Finally, no commentary on the Indian consumption story is complete without touching on changing behavioural patterns. Wether it’s the growth in smart phone demand driven by mobile internet access or the less explored impacts of climate change on the demand for human comfort applications like cooling and air purification.
The Indian Air Conditioner market is a perfect example of a low penetration (ergo high growth) segment whose growth is a consequence of all the dynamics we’ve just highlighted.
Indian consumers armed with higher discretionary income will prioritise the human need for cooling as global temperatures rise. They will purchase over 150 million room AC’s over the next 10 years, representing a conservative retail value of approximately 5,10,000 Crore Indian Rupees. While I concede that there are very few certainties in life, the Indian consumption story is a pretty safe bet.
If the universal law we talked about earlier is to stand. It would seem that Indian companies do not believe that they will not be able to sell additional products if they were to increase output. This is clearly at odds with the fact that the Indian ACE sector will see what can be only described as breakout growth in the coming years.
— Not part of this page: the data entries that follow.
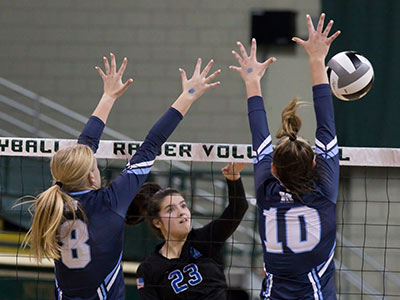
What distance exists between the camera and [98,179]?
129 inches

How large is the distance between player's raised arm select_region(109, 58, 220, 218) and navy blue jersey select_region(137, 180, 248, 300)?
75 cm

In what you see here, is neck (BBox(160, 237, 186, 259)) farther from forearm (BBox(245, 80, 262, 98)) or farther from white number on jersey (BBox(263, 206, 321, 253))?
forearm (BBox(245, 80, 262, 98))

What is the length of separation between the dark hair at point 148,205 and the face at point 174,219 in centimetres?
3

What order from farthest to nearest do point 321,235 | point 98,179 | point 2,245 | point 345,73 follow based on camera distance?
point 2,245 → point 345,73 → point 98,179 → point 321,235

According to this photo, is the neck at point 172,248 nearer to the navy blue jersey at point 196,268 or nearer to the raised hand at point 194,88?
the navy blue jersey at point 196,268

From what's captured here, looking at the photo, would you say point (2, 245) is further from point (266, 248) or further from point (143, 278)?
point (266, 248)

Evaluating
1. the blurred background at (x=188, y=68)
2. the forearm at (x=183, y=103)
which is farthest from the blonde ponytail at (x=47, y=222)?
the blurred background at (x=188, y=68)

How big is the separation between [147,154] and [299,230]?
2.59 feet

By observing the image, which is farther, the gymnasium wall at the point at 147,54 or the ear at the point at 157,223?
the gymnasium wall at the point at 147,54

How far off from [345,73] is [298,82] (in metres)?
4.30

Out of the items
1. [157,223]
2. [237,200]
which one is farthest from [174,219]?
[237,200]

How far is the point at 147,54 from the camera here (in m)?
8.36

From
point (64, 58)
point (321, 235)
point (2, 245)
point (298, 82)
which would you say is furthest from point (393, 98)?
point (321, 235)

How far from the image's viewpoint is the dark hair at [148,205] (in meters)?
4.12
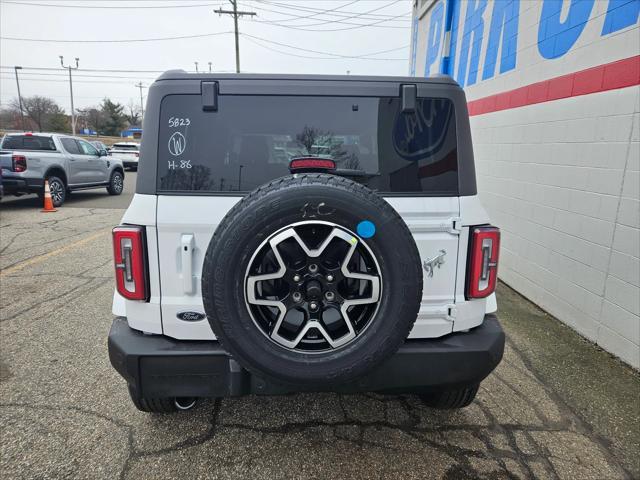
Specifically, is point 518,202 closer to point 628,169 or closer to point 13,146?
point 628,169

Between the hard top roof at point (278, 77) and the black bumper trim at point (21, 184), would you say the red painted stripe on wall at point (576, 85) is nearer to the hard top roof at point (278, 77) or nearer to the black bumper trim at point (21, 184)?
the hard top roof at point (278, 77)

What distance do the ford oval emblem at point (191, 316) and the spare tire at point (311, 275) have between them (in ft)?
0.89

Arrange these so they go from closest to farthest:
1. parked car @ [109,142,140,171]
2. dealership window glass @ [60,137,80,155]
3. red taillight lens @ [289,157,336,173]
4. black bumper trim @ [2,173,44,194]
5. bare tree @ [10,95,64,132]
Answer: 1. red taillight lens @ [289,157,336,173]
2. black bumper trim @ [2,173,44,194]
3. dealership window glass @ [60,137,80,155]
4. parked car @ [109,142,140,171]
5. bare tree @ [10,95,64,132]

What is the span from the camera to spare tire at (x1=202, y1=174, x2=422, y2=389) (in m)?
1.79

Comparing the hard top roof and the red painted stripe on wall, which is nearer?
the hard top roof

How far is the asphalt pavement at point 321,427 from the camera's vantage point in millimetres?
2281

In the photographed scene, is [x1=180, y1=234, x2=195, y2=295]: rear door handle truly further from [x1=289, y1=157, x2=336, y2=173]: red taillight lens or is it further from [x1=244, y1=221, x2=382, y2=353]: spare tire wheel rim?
[x1=289, y1=157, x2=336, y2=173]: red taillight lens

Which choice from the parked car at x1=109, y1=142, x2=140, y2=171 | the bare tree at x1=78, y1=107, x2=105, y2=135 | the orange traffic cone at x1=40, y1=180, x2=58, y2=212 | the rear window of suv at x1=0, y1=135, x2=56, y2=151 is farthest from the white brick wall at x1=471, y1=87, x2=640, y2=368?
the bare tree at x1=78, y1=107, x2=105, y2=135

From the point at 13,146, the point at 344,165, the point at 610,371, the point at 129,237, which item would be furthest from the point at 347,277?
the point at 13,146

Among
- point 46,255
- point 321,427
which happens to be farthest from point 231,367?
point 46,255

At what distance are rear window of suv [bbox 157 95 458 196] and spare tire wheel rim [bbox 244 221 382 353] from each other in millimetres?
432

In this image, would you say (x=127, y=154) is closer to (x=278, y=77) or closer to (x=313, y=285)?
(x=278, y=77)

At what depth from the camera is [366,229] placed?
1807 millimetres

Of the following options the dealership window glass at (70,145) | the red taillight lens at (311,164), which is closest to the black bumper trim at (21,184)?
the dealership window glass at (70,145)
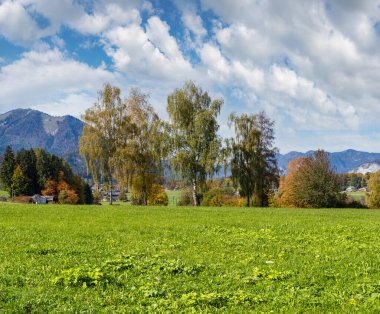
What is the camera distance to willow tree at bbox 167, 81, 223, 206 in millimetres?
55500

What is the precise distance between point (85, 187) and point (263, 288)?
137 m

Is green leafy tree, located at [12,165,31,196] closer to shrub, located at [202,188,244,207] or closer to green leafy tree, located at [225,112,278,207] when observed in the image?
shrub, located at [202,188,244,207]

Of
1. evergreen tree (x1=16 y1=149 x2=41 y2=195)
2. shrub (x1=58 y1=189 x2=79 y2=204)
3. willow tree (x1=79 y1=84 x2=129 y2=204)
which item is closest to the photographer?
willow tree (x1=79 y1=84 x2=129 y2=204)

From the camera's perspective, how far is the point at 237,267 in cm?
1162

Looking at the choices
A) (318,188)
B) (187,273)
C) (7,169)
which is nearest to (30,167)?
(7,169)

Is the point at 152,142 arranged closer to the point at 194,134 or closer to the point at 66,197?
the point at 194,134

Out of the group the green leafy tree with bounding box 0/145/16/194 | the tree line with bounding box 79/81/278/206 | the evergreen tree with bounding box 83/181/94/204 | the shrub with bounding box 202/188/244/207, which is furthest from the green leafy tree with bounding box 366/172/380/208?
the green leafy tree with bounding box 0/145/16/194

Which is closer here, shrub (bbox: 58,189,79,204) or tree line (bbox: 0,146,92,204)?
shrub (bbox: 58,189,79,204)

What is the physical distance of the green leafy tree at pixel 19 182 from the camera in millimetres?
112375

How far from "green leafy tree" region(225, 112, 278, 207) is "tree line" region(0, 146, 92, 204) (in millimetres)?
64358

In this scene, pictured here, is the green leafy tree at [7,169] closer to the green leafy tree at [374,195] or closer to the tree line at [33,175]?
the tree line at [33,175]

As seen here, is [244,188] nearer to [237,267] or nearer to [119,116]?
[119,116]

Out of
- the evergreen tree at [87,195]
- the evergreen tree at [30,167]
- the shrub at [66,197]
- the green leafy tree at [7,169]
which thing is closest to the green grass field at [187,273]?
the shrub at [66,197]

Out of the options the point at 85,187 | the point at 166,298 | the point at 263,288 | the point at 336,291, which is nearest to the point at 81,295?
the point at 166,298
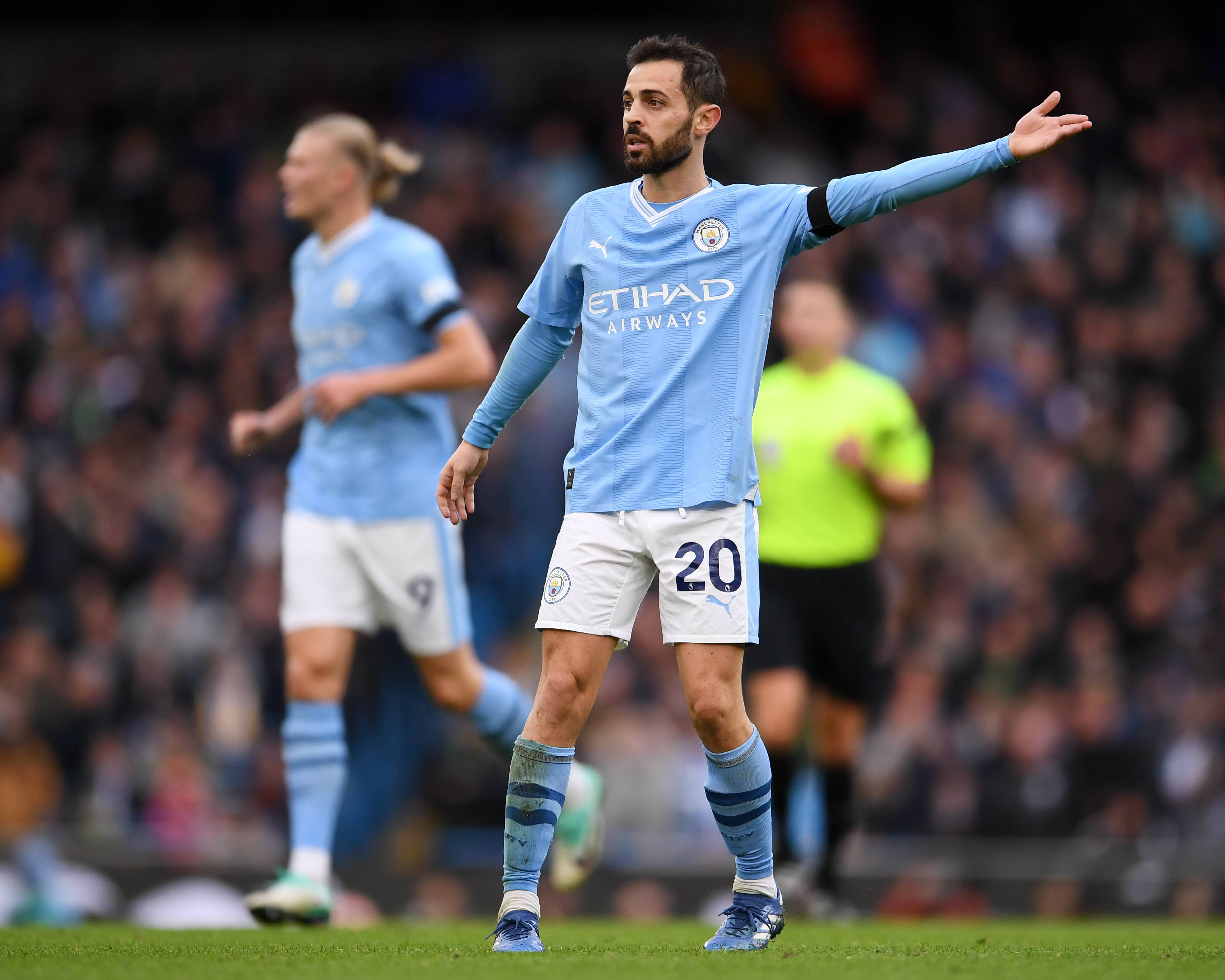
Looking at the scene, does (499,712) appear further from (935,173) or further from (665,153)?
(935,173)

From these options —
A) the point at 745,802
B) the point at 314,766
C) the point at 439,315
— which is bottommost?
the point at 314,766

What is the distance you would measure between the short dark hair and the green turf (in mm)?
2399

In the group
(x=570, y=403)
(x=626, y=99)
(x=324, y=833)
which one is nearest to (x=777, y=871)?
(x=324, y=833)

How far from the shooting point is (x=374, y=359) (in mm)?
6785

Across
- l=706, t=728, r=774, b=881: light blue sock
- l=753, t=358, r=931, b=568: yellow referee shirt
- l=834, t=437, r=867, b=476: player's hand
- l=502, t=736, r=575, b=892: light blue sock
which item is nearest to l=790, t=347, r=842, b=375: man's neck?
l=753, t=358, r=931, b=568: yellow referee shirt

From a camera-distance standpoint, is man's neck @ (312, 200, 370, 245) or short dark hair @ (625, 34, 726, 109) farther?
man's neck @ (312, 200, 370, 245)

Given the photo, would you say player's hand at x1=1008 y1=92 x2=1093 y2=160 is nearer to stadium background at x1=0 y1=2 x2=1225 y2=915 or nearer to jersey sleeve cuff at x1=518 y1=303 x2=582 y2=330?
jersey sleeve cuff at x1=518 y1=303 x2=582 y2=330

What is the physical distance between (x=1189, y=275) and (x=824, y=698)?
8.19 meters

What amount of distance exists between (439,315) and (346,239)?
569mm

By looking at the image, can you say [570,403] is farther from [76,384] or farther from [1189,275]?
[1189,275]

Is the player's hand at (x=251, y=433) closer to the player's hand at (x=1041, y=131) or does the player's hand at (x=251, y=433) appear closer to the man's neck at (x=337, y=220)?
the man's neck at (x=337, y=220)

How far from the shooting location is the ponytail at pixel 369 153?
696 centimetres

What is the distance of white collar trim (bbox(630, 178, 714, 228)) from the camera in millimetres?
4922

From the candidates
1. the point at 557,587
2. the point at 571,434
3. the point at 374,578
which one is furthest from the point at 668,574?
the point at 571,434
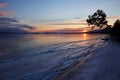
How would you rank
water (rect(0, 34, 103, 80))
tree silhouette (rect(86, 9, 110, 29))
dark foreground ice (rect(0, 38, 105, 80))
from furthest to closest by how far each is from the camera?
tree silhouette (rect(86, 9, 110, 29)), water (rect(0, 34, 103, 80)), dark foreground ice (rect(0, 38, 105, 80))

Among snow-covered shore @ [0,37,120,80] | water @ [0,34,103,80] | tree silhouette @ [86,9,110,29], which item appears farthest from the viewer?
tree silhouette @ [86,9,110,29]

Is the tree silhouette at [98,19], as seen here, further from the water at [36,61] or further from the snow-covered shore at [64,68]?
the snow-covered shore at [64,68]

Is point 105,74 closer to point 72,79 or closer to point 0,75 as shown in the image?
point 72,79

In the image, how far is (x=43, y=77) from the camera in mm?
13633

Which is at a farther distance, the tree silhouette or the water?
the tree silhouette

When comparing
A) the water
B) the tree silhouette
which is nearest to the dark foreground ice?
the water

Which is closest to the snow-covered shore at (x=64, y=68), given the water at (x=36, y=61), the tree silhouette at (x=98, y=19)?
the water at (x=36, y=61)

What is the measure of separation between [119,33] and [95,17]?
1047 cm

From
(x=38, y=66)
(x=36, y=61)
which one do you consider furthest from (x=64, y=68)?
(x=36, y=61)

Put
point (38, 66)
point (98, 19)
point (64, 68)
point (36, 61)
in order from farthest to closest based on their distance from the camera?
point (98, 19) → point (36, 61) → point (38, 66) → point (64, 68)

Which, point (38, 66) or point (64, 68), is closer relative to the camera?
point (64, 68)

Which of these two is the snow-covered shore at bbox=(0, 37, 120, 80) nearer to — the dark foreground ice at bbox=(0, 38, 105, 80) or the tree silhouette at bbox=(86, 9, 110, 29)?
the dark foreground ice at bbox=(0, 38, 105, 80)

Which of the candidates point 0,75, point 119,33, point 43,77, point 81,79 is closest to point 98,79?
point 81,79

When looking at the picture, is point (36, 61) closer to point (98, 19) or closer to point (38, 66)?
point (38, 66)
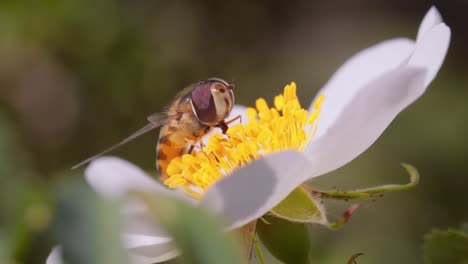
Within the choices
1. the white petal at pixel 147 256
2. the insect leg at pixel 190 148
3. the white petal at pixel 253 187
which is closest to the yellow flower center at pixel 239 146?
the insect leg at pixel 190 148

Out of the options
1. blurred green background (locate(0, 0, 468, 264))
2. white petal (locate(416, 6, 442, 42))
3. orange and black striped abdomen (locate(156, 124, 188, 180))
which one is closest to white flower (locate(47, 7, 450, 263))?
white petal (locate(416, 6, 442, 42))

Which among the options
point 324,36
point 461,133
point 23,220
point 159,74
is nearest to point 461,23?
point 324,36

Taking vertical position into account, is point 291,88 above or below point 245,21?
above

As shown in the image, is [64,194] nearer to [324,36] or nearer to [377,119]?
[377,119]

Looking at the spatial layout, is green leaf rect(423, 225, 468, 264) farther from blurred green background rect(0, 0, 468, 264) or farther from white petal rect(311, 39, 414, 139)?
blurred green background rect(0, 0, 468, 264)

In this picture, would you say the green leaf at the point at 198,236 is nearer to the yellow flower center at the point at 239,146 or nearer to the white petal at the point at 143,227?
the white petal at the point at 143,227

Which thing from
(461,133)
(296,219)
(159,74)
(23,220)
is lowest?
(461,133)
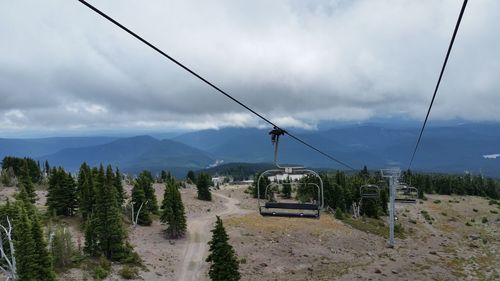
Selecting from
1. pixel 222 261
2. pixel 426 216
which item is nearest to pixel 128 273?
pixel 222 261

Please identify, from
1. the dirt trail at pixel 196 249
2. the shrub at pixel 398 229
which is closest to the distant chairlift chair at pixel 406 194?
the shrub at pixel 398 229

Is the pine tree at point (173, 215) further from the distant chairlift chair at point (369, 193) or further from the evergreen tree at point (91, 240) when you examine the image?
the distant chairlift chair at point (369, 193)

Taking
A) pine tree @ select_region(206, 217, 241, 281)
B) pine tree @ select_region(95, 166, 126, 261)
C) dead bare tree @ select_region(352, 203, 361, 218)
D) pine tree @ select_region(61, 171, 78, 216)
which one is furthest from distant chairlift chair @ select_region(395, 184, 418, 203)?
pine tree @ select_region(61, 171, 78, 216)

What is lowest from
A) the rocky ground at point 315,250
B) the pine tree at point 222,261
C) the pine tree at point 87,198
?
the rocky ground at point 315,250

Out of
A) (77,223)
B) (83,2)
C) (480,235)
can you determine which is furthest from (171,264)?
(480,235)

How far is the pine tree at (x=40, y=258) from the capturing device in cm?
3159

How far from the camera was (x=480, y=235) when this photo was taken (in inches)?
3169

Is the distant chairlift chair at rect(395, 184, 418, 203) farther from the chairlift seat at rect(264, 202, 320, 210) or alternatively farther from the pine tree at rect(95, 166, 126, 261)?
the pine tree at rect(95, 166, 126, 261)

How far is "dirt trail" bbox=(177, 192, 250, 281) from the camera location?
47725mm

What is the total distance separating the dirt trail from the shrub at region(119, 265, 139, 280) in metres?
5.34

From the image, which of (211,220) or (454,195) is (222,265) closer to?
(211,220)

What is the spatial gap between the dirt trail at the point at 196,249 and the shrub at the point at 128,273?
210 inches

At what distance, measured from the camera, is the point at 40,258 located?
3177 centimetres

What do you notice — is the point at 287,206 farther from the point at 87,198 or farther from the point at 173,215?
the point at 87,198
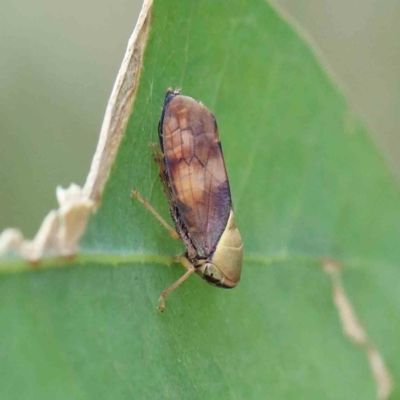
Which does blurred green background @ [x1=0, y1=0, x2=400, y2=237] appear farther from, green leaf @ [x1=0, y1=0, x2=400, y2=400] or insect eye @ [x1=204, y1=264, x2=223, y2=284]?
insect eye @ [x1=204, y1=264, x2=223, y2=284]

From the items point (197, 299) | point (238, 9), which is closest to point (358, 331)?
point (197, 299)

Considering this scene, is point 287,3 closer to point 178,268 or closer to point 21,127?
point 21,127

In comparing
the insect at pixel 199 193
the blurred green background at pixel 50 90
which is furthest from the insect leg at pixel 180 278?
the blurred green background at pixel 50 90

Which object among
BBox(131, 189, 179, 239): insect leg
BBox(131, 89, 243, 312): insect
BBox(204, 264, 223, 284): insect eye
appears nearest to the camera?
BBox(131, 189, 179, 239): insect leg

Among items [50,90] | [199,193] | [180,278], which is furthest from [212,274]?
[50,90]

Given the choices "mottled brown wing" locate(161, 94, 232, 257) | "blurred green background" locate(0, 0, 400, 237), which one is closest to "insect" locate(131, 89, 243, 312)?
"mottled brown wing" locate(161, 94, 232, 257)

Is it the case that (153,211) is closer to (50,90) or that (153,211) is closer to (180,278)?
(180,278)
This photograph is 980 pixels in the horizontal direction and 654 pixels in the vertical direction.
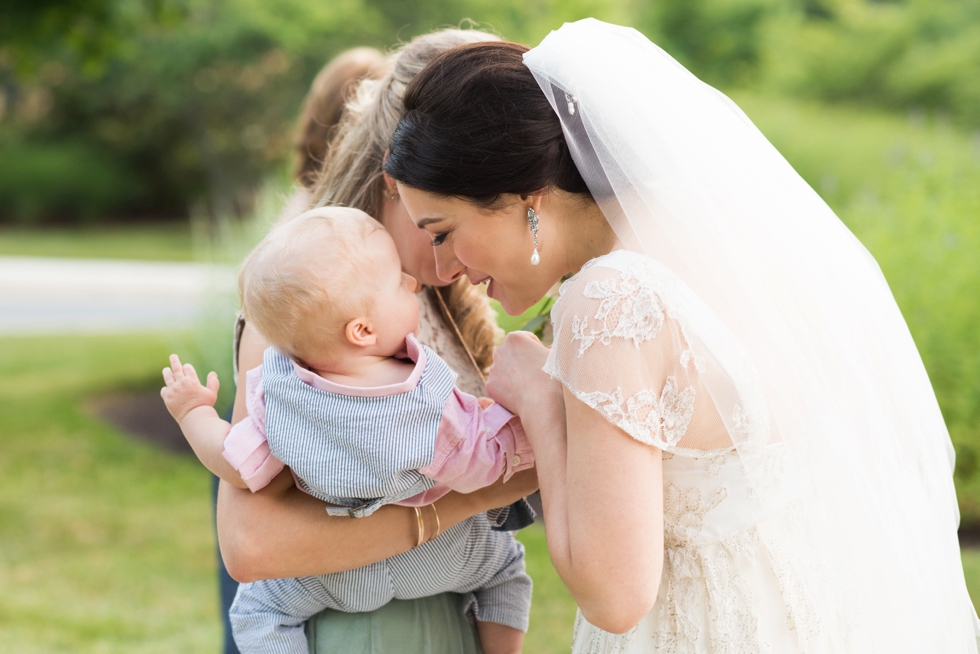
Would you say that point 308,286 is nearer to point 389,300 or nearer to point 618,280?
point 389,300

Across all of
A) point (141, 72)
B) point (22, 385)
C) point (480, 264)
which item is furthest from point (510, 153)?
point (141, 72)

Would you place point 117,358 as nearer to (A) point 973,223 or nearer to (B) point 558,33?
(A) point 973,223

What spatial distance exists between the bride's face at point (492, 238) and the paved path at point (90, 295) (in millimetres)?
10532

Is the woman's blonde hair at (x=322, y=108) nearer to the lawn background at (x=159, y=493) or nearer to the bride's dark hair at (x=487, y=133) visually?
the lawn background at (x=159, y=493)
The reality is that Indian companies in the ACE sector have chosen to fulfil a significant ratio of market demand through the import of finished products and subsystems rather than investing in manufacturing capacities in India. While this strategy has worked until now, a large portion of the value generated by India’s internal demand has not remained in the country. Additionally, we have lost out on other long-term ecosystem benefits like domestic IP creation.
I firmly believe that for the market to truly flourish, free enterprise must be supported by conducive policy. The government’s touch while ever present, must be as light as possible, policy interventions should nudge (sometimes sternly) industry into taking action and should under all circumstances avoid pushing industry off the proverbial cliff with sudden thoughtless actions.
Increased manufacturing capacities and production incentives will mean reduction in the relative cost of products manufactured in India making them attractive export candidates
I’m happy to report that recent policy announcements fall into the light touch category.
Trade Intervention – The government on October 16, 2020 imposed a blanket ban on the import of air-conditioners with "refrigerants".
35% of the approximately 7 million AC’s sold in India are imported into the country as fully built units; a large portion of which enter the country duty-free as a result of Free Trade Agreements (FTA) with countries like Thailand, Malaysia and Vietnam. The recent DGFT order will all but eliminate the import of fully built units into the country creating a supply vacuum that will need to be filled by locally manufactured units.
Further strengthening the domestic aggregate demand story through the reduction of net imports.
Government Investment – The DPIIT announcement of a production linked incentive scheme (PLI) will incentivise the investment in manufacturing capacity by offering approved stakeholders credits up to 6% on incremental sales. These incentives will be passed onto stakeholders on the achievement of incremental investment and sales targets.
Increased manufacturing capacities and production incentives will mean reduction in the relative cost of products manufactured in India making them attractive export candidates. This is one of the main agendas of the PLI scheme, ambitious short term incremental sales targets will force stakeholders to seek demand beyond the growth driven sales in the Indian market.
Nothing is a certainty but this might be India’s decade, we are poised to become a manufacturing powerhouse fuelled by strong internal demand and an international situation that is conducive to export growth.
The policy interventions described above are by no means a silver bullet, but they definitely have the ACE sector excited about the possibilities.